[Data extracted from a collection]

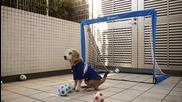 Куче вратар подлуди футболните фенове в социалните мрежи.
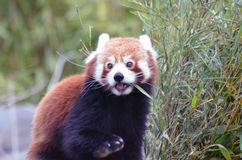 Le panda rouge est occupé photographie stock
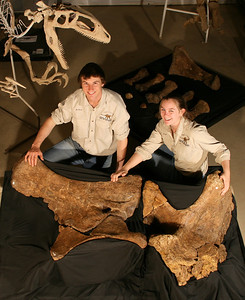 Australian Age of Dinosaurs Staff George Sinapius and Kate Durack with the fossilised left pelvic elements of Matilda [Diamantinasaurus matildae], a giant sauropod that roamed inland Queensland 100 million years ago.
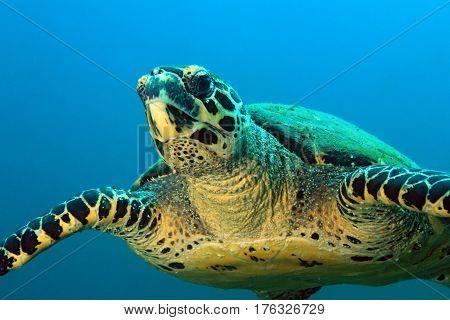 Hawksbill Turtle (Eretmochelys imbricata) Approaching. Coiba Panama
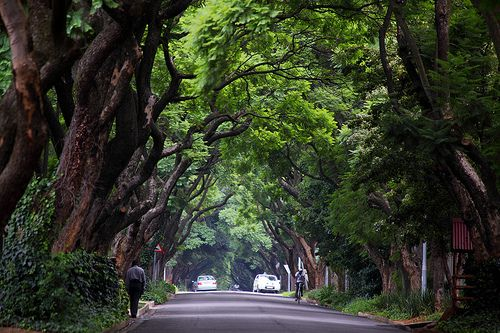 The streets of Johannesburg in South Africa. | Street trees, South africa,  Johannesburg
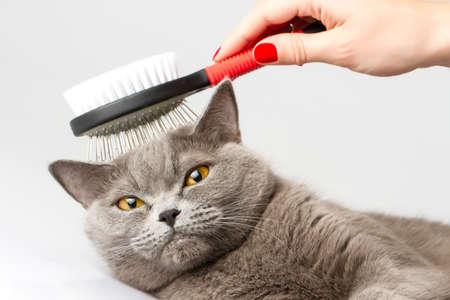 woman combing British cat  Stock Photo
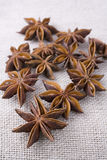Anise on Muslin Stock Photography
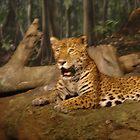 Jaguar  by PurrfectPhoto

● **Task details**: Only an exact copy belongs in the answer: the lines from the one containing "Hawksbill Turtle (Eretmochelys" through the end of the records, both ends included, minus the pictures.

● **Task response**:
 Hawksbill Turtle (Eretmochelys imbricata) Approaching. Coiba Panama
 The streets of Johannesburg in South Africa. | Street trees, South africa,  Johannesburg
 woman combing British cat  Stock Photo
Anise on Muslin Stock Photography
 Jaguar  by PurrfectPhoto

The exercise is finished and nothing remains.